Steckbrief

Mönchsgrasmücke

Familie/GattungGrasmückenartige (Sylviidae)
Vorkommen Baumbestände aller Art, Wälder, Parks und Gärten
Herkunft Fast ganz Europa, Nordafrika, Schwarzes Meer bis Zentralasien
GrößeKörperlänge 13 cm
NahrungInsekten und Insektenlarven, Spinnen, Beeren und Früchte sowie Nektar und Staubblätter
BesonderheitKurz- oder Langstreckenzieher
Mönchsgrasmücke

Mönchsgrasmücke

Sylvia atricapilla

Während das Gefieder der Mönchsgrasmücke insgesamt eher unscheinbar grau bis leicht bräunlich bleibt, ist die „Kappe“, also die Oberseite des Kopfes, besonders auffallend: Bei den Männchen ist diese schwarz, im Winter braun bis schwarz oder gemischt, Weibchen und Jungvögel dagegen zeigen eine Kappe aus rotbraunem Gefieder. So richtig trifft der lateinische Artname „atricapilla“ („Schwarzköpfchen“) also nur auf die männlichen Tiere zu.  

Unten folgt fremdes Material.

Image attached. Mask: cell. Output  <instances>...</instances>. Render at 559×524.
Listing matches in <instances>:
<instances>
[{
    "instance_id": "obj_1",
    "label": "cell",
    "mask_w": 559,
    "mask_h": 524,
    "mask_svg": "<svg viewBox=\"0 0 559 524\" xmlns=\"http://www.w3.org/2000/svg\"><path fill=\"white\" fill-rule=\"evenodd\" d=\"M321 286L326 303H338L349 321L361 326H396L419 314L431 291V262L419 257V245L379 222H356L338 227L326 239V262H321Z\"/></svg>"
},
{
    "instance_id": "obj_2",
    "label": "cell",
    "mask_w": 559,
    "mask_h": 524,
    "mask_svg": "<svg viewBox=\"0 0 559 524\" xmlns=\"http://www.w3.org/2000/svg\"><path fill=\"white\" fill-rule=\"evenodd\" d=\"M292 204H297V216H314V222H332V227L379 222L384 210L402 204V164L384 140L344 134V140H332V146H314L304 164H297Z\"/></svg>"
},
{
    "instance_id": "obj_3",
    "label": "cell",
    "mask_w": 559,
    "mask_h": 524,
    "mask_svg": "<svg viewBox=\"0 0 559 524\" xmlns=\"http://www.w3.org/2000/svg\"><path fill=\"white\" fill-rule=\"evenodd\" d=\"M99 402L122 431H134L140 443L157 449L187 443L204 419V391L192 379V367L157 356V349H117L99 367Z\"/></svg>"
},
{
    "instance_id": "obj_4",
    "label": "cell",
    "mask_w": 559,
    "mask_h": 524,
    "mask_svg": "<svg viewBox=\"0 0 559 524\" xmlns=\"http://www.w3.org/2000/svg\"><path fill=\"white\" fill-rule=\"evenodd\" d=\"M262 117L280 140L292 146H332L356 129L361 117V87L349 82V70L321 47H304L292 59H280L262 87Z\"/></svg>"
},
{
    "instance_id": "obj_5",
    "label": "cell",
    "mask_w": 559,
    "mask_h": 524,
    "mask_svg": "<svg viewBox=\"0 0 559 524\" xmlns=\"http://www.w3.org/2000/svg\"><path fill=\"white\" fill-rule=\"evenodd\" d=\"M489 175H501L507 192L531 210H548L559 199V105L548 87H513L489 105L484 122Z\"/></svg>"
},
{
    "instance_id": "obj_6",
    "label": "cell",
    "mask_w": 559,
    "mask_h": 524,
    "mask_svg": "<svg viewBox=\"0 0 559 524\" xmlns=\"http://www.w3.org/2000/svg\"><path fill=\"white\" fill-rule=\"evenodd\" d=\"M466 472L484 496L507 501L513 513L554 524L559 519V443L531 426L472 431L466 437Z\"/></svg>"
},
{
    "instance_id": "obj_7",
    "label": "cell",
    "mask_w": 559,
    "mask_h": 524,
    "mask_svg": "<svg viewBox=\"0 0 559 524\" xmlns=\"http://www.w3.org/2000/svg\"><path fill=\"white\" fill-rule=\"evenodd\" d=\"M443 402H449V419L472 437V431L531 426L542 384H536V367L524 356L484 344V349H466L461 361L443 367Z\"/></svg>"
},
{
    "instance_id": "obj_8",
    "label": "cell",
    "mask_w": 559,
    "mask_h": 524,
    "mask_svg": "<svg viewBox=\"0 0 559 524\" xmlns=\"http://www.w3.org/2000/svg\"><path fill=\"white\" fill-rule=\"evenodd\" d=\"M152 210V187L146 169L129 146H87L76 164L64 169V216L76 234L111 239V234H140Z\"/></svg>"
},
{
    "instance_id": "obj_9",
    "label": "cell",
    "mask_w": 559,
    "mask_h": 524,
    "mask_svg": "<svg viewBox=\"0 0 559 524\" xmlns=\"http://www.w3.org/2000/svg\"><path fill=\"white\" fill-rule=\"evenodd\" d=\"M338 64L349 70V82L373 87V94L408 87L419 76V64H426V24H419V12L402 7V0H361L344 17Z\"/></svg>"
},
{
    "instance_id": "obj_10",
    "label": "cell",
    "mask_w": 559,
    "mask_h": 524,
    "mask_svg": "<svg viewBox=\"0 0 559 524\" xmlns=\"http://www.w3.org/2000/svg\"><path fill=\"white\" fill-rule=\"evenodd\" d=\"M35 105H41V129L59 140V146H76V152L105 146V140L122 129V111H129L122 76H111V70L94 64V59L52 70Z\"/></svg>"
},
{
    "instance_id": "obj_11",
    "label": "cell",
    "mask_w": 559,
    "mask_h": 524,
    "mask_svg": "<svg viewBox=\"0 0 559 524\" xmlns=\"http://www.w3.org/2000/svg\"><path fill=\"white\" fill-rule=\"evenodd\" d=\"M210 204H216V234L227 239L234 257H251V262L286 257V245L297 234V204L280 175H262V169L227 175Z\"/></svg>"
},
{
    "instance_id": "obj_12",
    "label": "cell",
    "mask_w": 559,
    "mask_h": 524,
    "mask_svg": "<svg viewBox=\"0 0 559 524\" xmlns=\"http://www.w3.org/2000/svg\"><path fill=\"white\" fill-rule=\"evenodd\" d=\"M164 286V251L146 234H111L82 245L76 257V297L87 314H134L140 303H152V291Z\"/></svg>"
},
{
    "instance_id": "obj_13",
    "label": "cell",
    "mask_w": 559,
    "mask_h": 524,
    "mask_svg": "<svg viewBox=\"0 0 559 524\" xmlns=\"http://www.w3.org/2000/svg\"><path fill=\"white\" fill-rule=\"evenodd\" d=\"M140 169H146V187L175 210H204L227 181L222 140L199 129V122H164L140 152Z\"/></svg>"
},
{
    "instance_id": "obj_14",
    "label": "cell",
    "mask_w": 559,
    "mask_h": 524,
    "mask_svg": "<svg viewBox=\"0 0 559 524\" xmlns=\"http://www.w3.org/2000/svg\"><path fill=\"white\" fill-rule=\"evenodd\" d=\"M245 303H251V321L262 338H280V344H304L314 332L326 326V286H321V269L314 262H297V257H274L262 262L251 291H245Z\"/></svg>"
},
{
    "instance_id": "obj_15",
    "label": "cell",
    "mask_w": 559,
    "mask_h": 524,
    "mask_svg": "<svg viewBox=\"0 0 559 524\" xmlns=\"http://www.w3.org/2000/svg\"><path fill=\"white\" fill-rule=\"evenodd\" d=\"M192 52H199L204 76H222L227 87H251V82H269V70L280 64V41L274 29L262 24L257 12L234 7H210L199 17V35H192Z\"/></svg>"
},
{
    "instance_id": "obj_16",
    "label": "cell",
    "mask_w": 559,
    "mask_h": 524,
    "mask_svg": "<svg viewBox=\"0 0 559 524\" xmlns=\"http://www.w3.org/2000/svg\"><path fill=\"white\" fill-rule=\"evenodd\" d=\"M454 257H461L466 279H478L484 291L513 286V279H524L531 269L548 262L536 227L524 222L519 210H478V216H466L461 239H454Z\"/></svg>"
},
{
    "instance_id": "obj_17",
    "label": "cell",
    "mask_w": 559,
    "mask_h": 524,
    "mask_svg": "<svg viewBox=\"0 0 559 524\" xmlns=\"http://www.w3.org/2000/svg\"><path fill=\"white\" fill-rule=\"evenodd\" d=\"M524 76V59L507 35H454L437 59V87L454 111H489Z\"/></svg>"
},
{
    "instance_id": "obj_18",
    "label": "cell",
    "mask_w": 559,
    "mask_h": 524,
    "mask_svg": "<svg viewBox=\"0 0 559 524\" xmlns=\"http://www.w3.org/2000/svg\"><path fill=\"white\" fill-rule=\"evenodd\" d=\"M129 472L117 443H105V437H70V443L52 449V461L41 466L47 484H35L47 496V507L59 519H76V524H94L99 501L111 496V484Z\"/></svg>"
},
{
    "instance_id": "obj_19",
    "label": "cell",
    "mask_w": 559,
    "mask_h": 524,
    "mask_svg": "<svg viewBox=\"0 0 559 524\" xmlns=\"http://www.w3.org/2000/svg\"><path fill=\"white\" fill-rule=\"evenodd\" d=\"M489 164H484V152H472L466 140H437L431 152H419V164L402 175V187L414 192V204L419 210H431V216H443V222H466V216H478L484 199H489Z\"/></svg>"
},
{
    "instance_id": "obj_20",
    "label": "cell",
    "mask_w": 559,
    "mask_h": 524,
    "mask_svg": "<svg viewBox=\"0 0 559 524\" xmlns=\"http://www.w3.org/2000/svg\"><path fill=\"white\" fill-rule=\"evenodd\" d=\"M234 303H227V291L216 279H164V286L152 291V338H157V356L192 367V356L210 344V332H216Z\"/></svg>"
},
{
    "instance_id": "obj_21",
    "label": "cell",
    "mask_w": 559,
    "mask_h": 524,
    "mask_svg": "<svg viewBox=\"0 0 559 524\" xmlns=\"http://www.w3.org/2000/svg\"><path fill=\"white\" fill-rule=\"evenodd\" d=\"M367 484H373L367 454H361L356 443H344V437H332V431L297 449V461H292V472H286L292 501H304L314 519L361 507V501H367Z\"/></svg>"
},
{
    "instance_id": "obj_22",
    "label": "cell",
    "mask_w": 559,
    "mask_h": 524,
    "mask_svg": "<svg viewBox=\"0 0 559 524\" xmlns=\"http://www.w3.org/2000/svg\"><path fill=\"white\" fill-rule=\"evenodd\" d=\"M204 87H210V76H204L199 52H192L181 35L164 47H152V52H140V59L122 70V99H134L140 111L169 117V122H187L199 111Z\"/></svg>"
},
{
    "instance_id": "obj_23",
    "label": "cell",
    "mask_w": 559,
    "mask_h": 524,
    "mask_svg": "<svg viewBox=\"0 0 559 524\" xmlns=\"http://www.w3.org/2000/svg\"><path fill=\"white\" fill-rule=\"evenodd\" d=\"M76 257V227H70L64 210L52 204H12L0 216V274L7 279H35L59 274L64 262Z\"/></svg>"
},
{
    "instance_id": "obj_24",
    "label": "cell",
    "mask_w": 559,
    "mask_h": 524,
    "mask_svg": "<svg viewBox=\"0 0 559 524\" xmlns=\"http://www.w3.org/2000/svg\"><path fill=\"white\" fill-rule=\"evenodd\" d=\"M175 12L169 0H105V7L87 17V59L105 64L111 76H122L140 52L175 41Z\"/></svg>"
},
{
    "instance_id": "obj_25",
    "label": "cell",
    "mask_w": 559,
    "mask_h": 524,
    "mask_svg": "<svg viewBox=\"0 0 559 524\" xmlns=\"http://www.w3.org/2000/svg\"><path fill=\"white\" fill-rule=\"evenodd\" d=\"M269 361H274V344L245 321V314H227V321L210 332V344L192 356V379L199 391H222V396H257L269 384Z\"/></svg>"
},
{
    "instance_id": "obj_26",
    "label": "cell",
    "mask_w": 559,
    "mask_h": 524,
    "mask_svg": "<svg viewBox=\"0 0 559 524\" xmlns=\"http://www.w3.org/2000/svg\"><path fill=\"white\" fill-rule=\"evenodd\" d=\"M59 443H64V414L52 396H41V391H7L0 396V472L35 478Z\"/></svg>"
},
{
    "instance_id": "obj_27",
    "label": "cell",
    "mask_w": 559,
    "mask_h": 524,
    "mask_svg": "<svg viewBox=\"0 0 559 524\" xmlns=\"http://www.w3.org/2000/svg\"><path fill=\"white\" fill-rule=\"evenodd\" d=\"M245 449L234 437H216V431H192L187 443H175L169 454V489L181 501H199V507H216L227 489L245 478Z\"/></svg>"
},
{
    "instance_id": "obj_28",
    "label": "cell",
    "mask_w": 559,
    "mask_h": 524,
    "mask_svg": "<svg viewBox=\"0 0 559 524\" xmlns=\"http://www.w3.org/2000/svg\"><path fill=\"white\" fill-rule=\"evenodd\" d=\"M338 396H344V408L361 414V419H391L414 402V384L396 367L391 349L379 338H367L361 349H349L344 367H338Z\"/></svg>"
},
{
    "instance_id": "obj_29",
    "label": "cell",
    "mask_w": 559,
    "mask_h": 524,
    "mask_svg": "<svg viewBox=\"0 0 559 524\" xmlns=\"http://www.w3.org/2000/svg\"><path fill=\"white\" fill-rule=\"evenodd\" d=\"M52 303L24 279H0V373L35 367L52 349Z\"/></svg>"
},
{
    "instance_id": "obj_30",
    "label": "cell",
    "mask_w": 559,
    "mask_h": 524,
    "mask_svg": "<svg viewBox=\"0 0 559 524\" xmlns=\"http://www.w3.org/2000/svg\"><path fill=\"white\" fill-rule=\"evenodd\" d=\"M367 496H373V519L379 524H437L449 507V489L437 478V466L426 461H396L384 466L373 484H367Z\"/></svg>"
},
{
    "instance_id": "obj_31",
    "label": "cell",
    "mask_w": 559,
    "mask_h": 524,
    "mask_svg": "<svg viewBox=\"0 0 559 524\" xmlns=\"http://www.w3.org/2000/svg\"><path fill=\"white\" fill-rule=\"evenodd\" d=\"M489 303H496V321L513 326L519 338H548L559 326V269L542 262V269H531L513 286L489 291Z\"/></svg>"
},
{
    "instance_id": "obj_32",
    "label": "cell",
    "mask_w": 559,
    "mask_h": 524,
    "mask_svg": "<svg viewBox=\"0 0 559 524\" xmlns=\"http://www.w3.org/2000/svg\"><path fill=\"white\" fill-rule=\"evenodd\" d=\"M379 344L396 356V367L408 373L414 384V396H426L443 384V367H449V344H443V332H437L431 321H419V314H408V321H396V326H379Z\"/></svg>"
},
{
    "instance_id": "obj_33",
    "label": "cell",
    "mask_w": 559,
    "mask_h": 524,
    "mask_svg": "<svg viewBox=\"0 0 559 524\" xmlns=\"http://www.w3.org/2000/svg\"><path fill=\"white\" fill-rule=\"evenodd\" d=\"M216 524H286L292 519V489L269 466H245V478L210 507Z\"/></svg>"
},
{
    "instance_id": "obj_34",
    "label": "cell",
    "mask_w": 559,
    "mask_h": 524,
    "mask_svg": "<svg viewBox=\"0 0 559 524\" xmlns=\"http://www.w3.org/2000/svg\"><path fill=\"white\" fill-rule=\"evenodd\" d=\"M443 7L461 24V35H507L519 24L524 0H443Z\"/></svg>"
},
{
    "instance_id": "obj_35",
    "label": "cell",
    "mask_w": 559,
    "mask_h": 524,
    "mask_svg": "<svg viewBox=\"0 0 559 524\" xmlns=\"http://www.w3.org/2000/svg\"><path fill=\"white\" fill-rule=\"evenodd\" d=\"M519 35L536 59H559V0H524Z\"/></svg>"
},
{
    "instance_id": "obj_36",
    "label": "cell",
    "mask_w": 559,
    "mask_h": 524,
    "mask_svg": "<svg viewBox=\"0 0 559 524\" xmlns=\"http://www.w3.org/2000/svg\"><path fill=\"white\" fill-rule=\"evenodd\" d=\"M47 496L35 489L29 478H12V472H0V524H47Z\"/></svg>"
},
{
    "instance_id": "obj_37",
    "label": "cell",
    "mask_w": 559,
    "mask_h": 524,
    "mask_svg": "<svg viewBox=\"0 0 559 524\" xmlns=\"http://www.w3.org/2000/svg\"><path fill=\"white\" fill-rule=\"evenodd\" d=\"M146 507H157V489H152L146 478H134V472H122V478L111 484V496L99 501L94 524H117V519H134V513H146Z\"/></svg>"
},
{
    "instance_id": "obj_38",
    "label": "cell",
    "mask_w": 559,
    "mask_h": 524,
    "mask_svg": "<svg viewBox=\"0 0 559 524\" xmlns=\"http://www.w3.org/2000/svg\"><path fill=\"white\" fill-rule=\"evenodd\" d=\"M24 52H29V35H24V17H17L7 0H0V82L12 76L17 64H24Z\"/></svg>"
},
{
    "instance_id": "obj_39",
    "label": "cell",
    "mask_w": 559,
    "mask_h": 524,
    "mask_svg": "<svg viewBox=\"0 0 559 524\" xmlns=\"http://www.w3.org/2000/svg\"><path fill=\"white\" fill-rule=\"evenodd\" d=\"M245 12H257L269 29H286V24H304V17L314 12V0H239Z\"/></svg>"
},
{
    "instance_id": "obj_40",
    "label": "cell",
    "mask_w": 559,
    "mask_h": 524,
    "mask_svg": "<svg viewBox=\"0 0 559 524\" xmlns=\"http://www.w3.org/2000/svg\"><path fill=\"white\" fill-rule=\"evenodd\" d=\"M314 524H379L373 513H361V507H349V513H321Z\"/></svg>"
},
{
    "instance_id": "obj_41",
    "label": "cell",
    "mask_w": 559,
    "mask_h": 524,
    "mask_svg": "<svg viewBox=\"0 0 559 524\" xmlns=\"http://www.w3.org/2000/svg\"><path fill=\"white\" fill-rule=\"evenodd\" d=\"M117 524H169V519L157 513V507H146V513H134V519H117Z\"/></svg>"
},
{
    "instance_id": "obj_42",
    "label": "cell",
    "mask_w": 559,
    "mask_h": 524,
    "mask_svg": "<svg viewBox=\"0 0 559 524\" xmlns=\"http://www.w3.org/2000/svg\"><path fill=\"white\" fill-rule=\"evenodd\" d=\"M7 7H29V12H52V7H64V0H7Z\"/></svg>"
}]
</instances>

Mönchsgrasmücken finden sich am liebsten in dichter Laubvegetation ein und genießen den Schatten, den diese bietet. Laub- und Mischwälder mit ausreichend Feuchtigkeit sind ursprüngliche Lebensräume, aber auch in naturnahen Gärten und Parks, am besten mit von Efeu überwucherten Gebüschen, findet sich die Mönchsgrasmücke gerne ein. So haben es diese Wildvögel bis in die Zentren der Großstädte geschafft. Dabei kommt den Vögeln ihre Flexibilität bei der Nahrungssuche zugute: Die Mönchsgrasmücke ist nicht sehr wählerisch und ernährt sich sehr abwechslungsreich, zum Beispiel von verschiedensten Straucharten. Während der Brutzeit sind Insekten und Insektenlarven die meistgenutzte Nahrung, im Sommer und Herbst aber auch Beeren und Früchte. 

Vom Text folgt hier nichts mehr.